Hydatid disease of the bone is often asymptomatic for a long duration and is usually detected only after a sudden fracture, secondary infection or neurovascular lesion caused by compression[4],[5],[6],[7],[8]. However, a definite pre-operative diagnosis without histologic examination is often difficult; as there are no pathognomonic signs, radiologic findings may be confused with those of other lesions and serologic tests are of limited value[7].
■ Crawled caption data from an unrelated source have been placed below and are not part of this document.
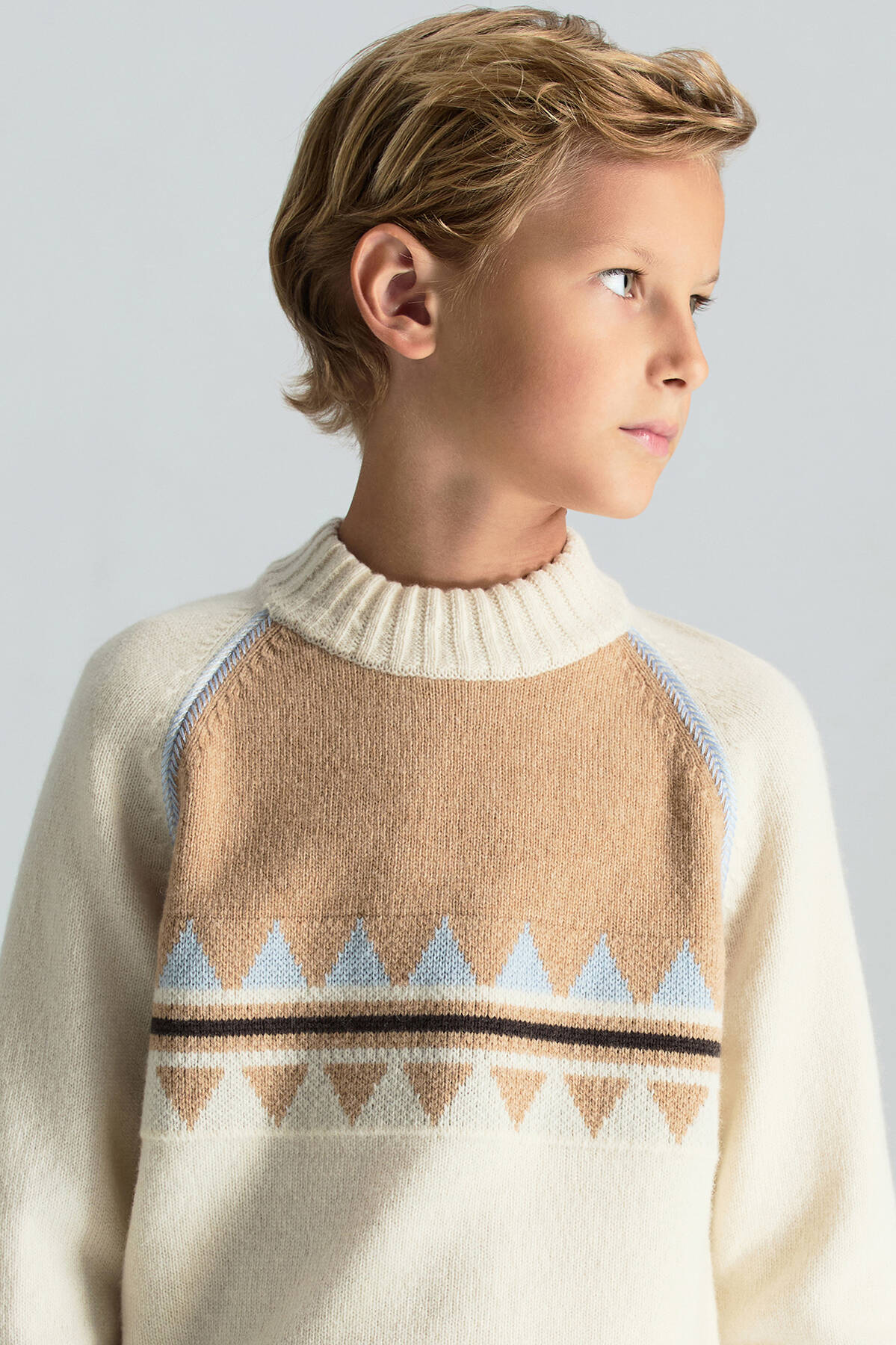 Kaşmir Karışım Lupetto Yaka Ekru Çocuk Kazak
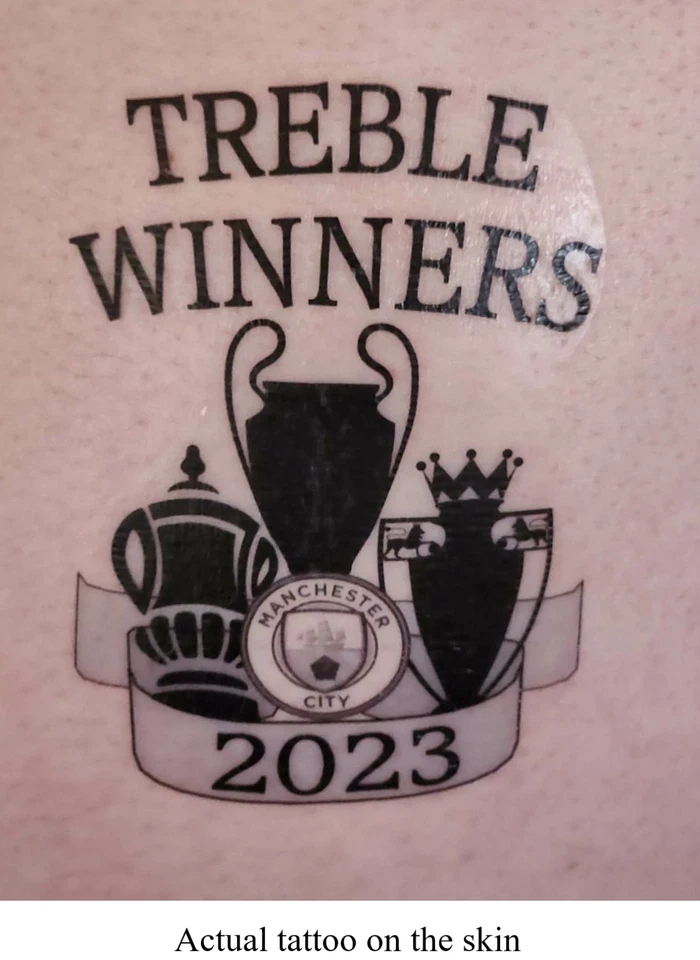 Man City Treble Winners One Off Temporary Tattoo Freepost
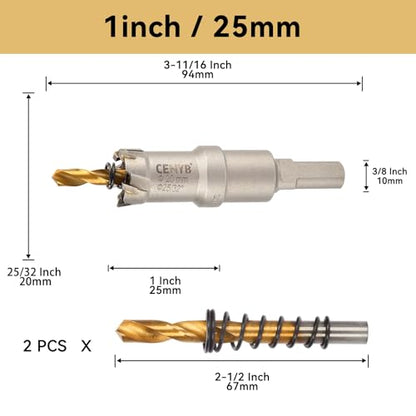25/32"(20mm) Tungsten Carbide Tipped Hole Saw with 2Pcs Titanium-Plated Pilot Drill Bits for Hard Metal,Stainless Steel,Iron,Aluminum Alloy,Wood and Plastic - size: 20mm | 25/32"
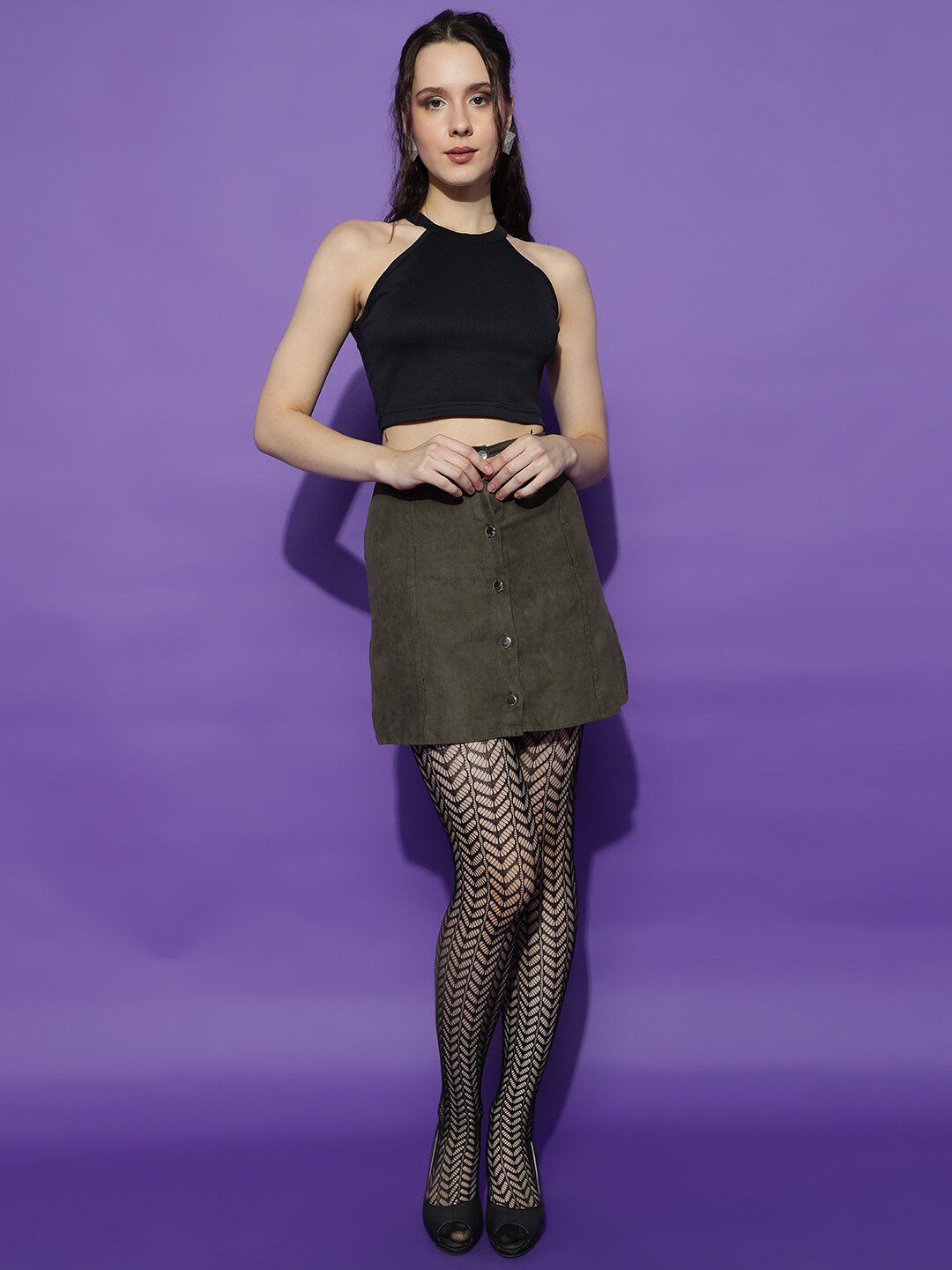 KOTTY Basics Halter Neck Ribbed Cotton Fitted Crop Top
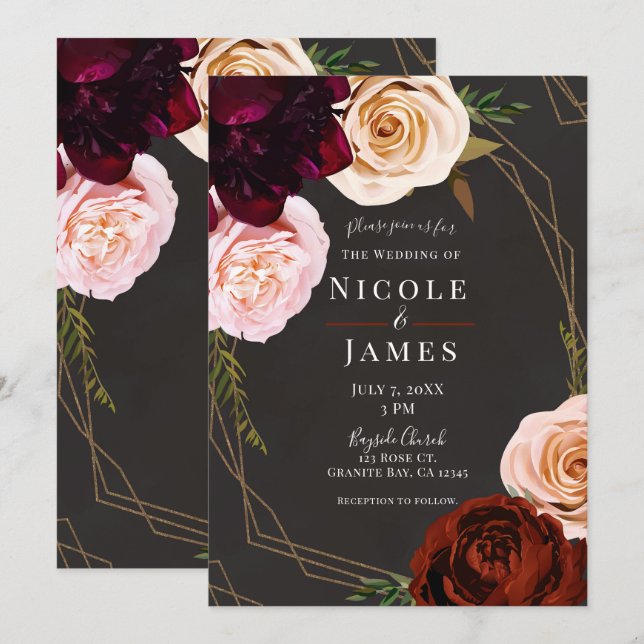 Convites Casamento Floral Escuro Moderno Marrom e Dourado R (Frente/Verso)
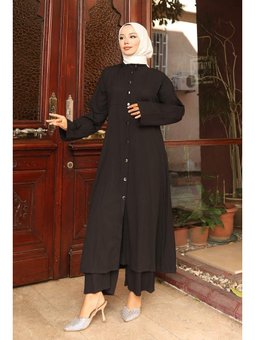 Yaka Detaylı Uzun Siyah Takım
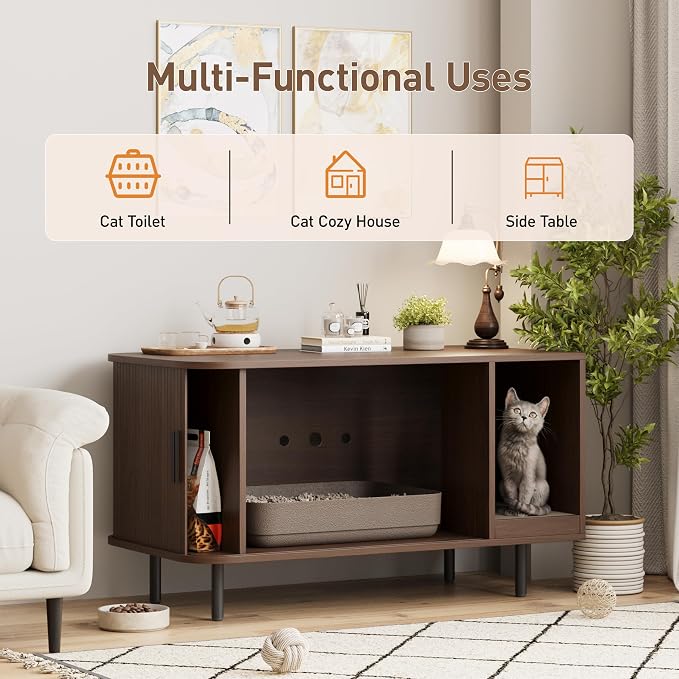 Halitaa 37.4" Cat Litter Box Enclosure with Scratch Pad, Sliding Door | Litter Box Enclosure Furniture Hidden Litter Box, Modern Indoor Cat House, TV Stand, Side End Table for Living Room, Walnut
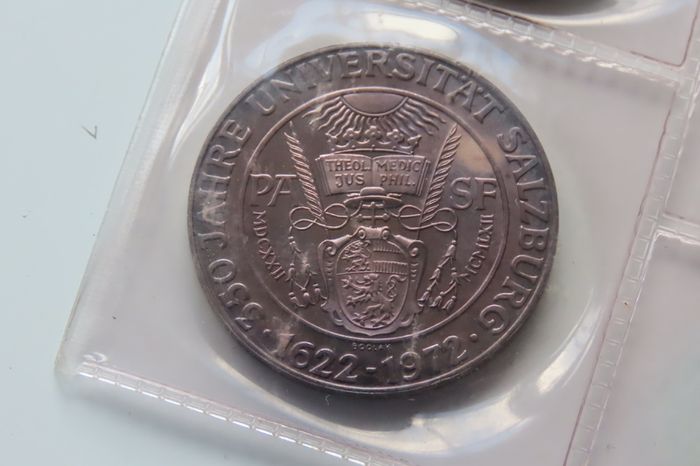 3 x Silver coins in 1972 Austrian Proof Coin Set ("durch Ihre Volksbank" edition)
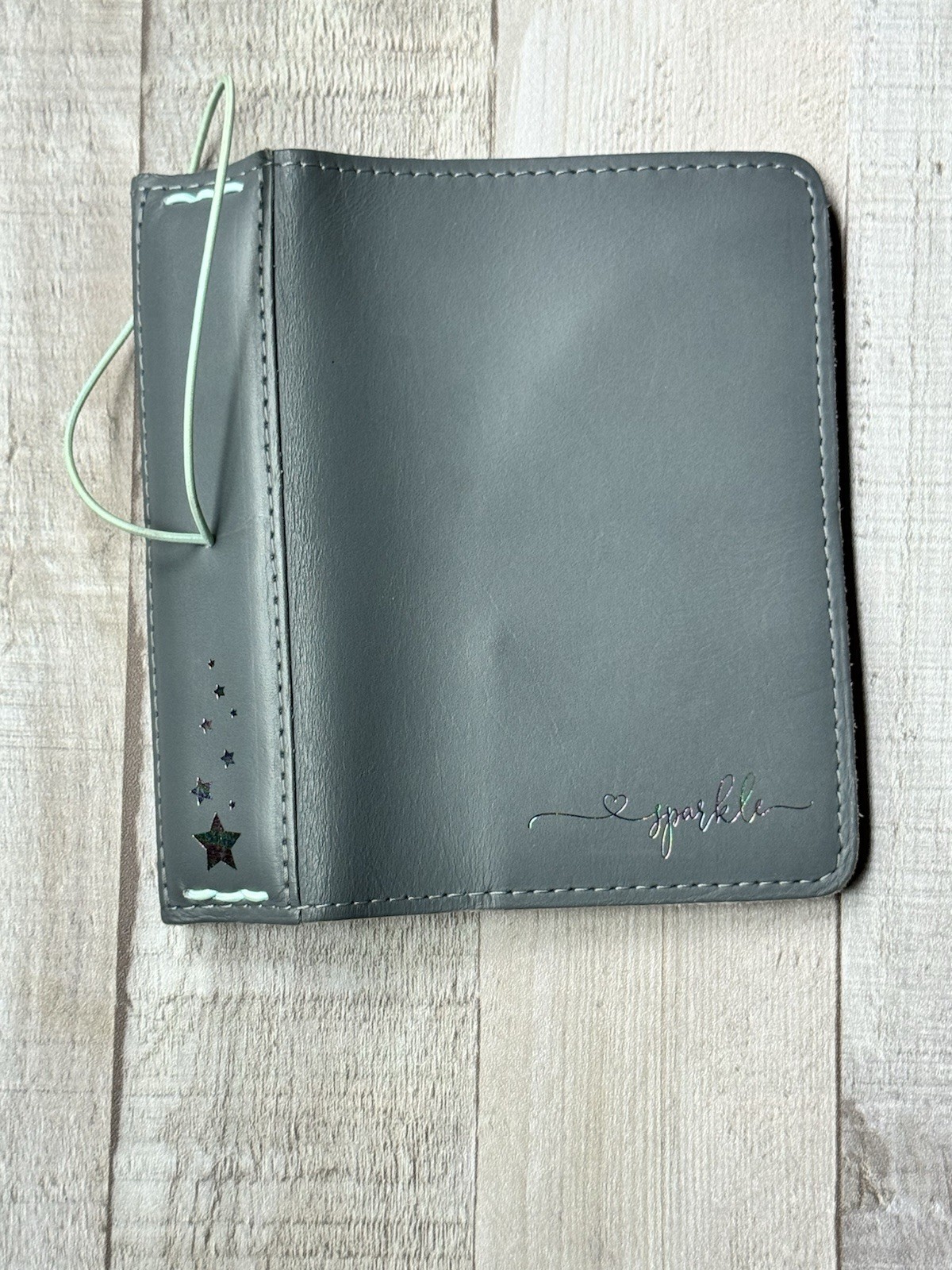 Foxy Fix Passport TN Grey Leather Traveler’s Notebook Holographic Accents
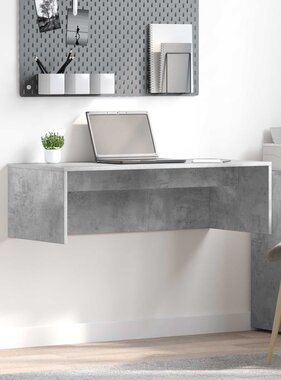VidaXL Aan de muur bevestigd bureau Beton Grijs 100 x 45 x 30 cm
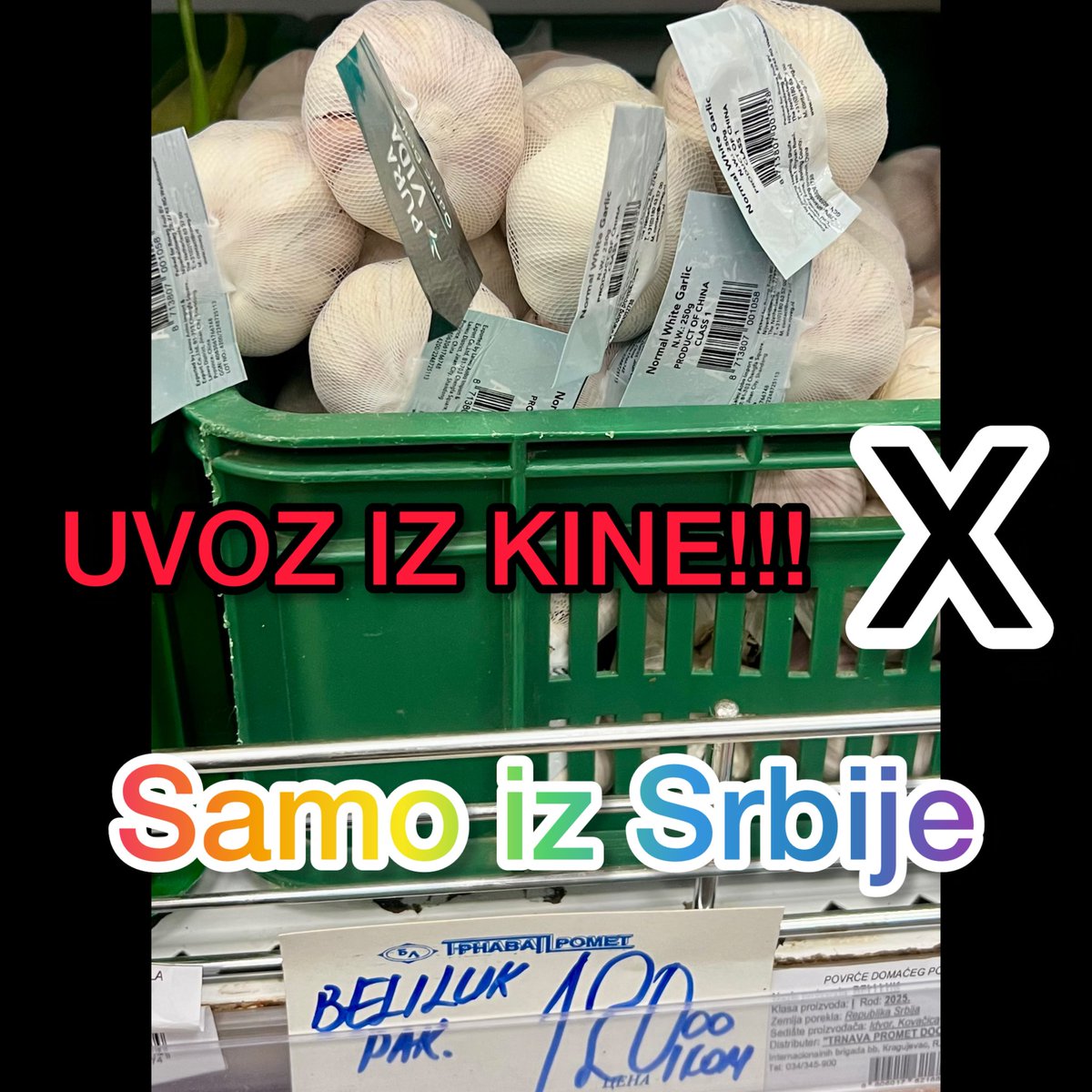Poljoprivrednici su oslonac ekonomskog razvoja Srbije. Mora da se vlast ophodi prema njima kao prema najbitnijem delu naroda. Oni ih ismejavaju i nipodaštavaju. 
Podržimo ih. 
Pogledaj te sramotu. Beli luk uvoz iz Kine. Nas seljak ne može da ga proizvede. Sramota.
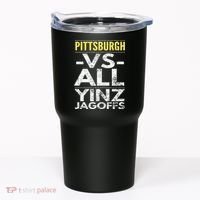Pittsburgh Vs All Yinz Jagoffs Distressed Tumbler thumb 0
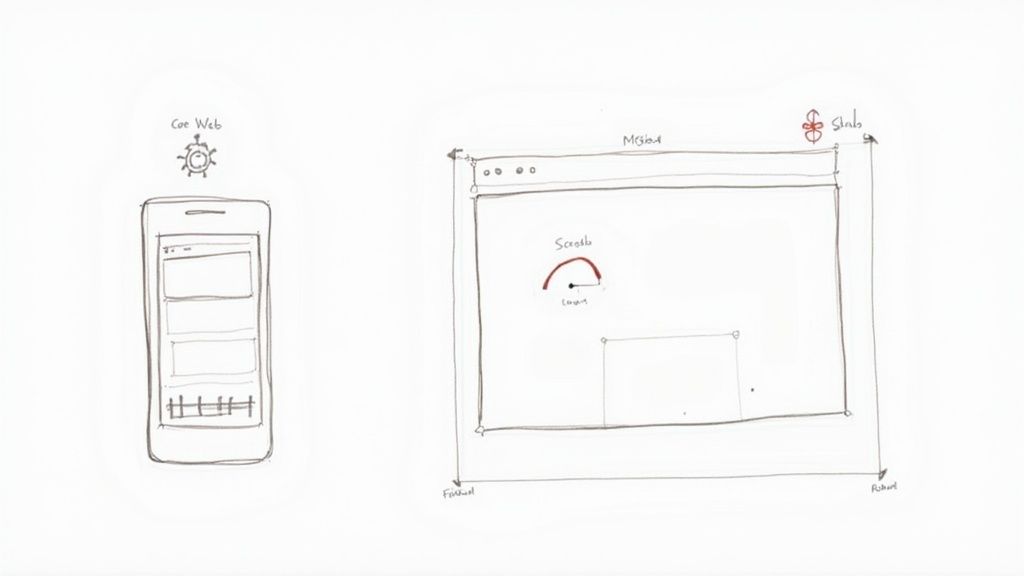 Hand-drawn sketches illustrating a mobile web design and a desktop browser interface with labels.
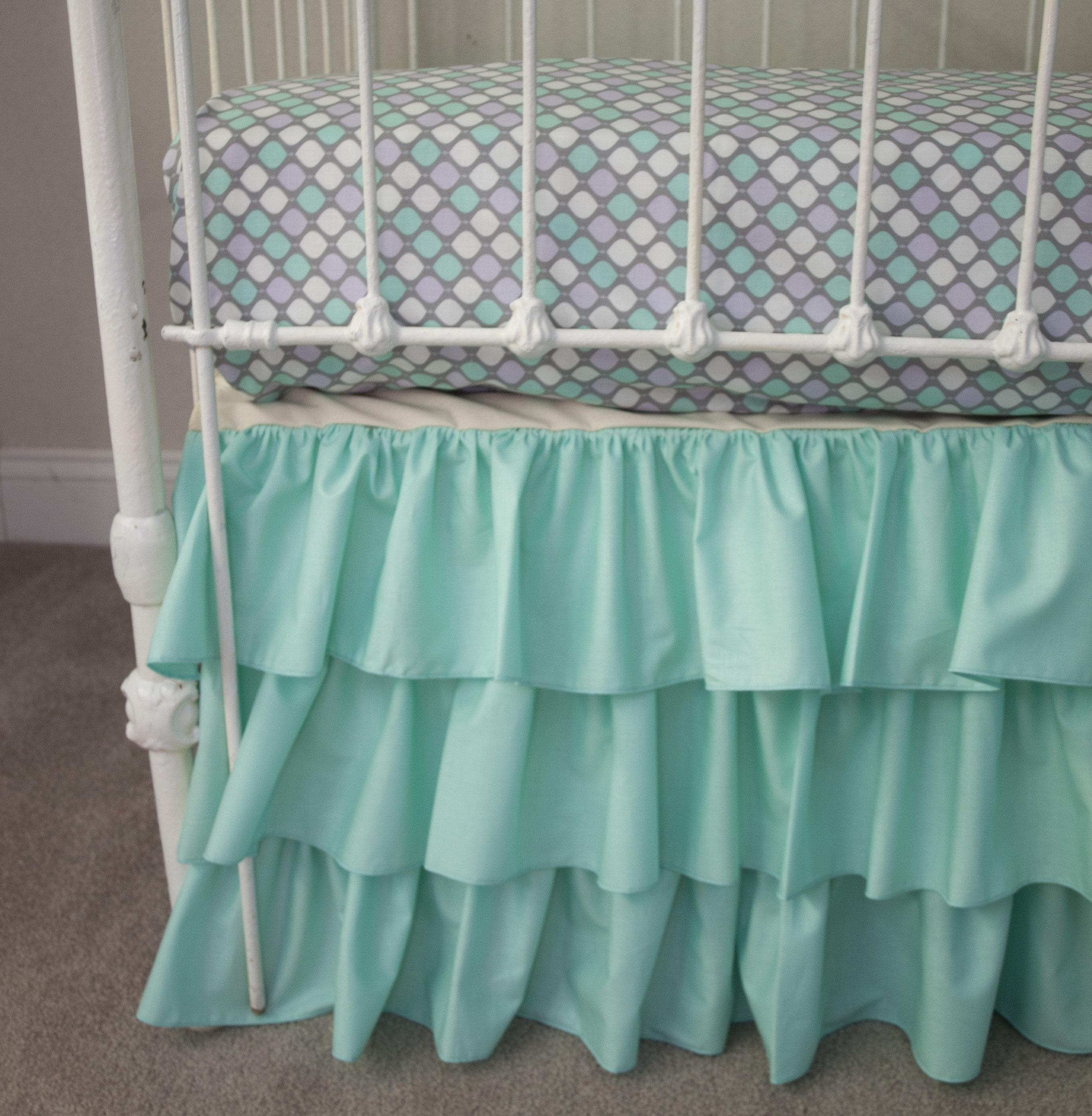 Baby Girl Crib / Round Crib Bedding Set Floral Mint Seafoam Etsy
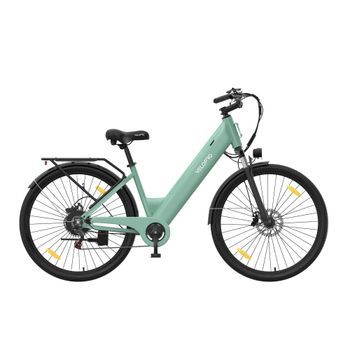 Bicicleta Eléctrica Urbana Velopro C1, Batería Samsung Y Shimano De 7 Velocidades, Verde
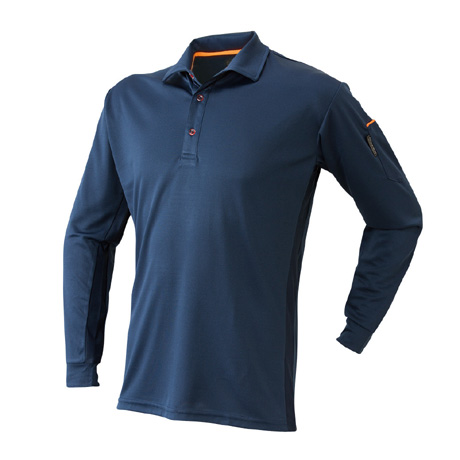 ベンチレーション長袖ポロシャツ【40015-ATK】 11.ネイビー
The unusual feature in this case was the presenting features involving skeletal system and not the liver and lung, even though hydatid cysts were present in the latter organs. This case also emphasises the importance of considering osseous hydatidosis in the differential diagnosis of destructive bone lesions.


  ::   AcknowledgmentTop


We wish to thank Dr PM Pai, Dean, Seth GS Medical College and King Edward Memorial Hospital, Mumbai, for permission to publish this case report.

References

1 Alldred AJ, Nisbet NW, Hydatid of bone in Australasia. J Bone and Joint Surg 1964; 46-13:260-267
2Patond KR, Srivastava SK, Kumar N. Musculoskeletal Hydatidosis. Indian Pract 1991; 54:299-302.
3Voutsinas S, Sayakos J, Srnymis P. Echinococcus infestation complicating total hip replacement. J Bone Joint Surg 1987; 69-B:1456-1458.
4Karray S, Fowles JV, Zouari O, Slimne N, Kassab MT, Rosset P. Vertebral hydatidosis and paraplegia. J Bone Joint Surg 1990; 72-13:84-88.
5Knudsen C, Marks R, Learmonth GM. Orthopaedic hydatid disease (Abstract). J Bone Joint Surg 1988; 70-13:504.
6Pintilie DC, Panoza GH, Hatmann D, Faher M. Echinococcus of the humerus. Treatment by resection and bone drafting: a case report. J Bone Joint Surg 1966; 48-A:957-961.
7Morris DL. Musculoskeletal hydatid disease. In: Coombs R, Fitzgerald RH Jr, editors. Infections in the Orthopaedic Patients. London: Butterworth and Co Ltd; 1989, pp 314-322.
8Duran H, Ferrandez L, Gomez-Castresana F. Osseous hydatidosis. J Bone Joint Surg 1978; 60-A 685-690.